# START OF READING TEXT
Another object of the present invention is to provide cement free binder compositions that environmentally friendly and reduce CO ₂ emissions during the manufacture thereof.

It is another object of the present invention to provide cement free binder compositions suitable for use in fabricating end-products including mortars, thin-set adhesives, grouts, selfleveling underlayments, concrete, patches, and the like, as well as to provide such end-products themselves.

Still other objects and advantages of the invention will in part be obvious and will in part be apparent from the specification.

Brief Description of the Drawings

The features of the invention believed to be novel and the elements characteristic of the invention are set forth with particularity in the appended claims. The figures are for illustration purposes only and are not drawn to scale. The invention itself, however, both as to organization and method of operation, may best be understood by reference to the detailed description which follows taken in conjunction with the accompanying drawings in which: Fig. 1 is a comparative table of slag-based binders of the prior art as compared to hydrated lime activated slag-based binders of the invention.

Fig. 2 is a table showing comparative thin-set adhesives based on the formulations of binders set forth in Fig. 1.

Figs. 3A-3D depict plotted results of a tertiary study performed to determine optimal replacement amounts of hydrated lime.
# END OF READING TEXT
# START OF AVAILABLE DATA
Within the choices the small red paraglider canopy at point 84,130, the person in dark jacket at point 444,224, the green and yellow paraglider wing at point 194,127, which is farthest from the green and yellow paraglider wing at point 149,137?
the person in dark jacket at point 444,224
# END OF AVAILABLE DATA
**PROBLEM SET**
• A. From the binder patent text above, write out the part that opens with the words containing "The features of" and closes with "forth in Fig. 1.".
• B. In the binder patent text above, what does Fig. 2 show?

**SOLUTIONS BELOW**
• A.
The features of the invention believed to be novel and the elements characteristic of the invention are set forth with particularity in the appended claims. The figures are for illustration purposes only and are not drawn to scale. The invention itself, however, both as to organization and method of operation, may best be understood by reference to the detailed description which follows taken in conjunction with the accompanying drawings in which: Fig. 1 is a comparative table of slag-based binders of the prior art as compared to hydrated lime activated slag-based binders of the invention.

Fig. 2 is a table showing comparative thin-set adhesives based on the formulations of binders set forth in Fig. 1.

• B. Fig. 2 is a table showing comparative thin-set adhesives based on the binder formulations set forth in Fig. 1.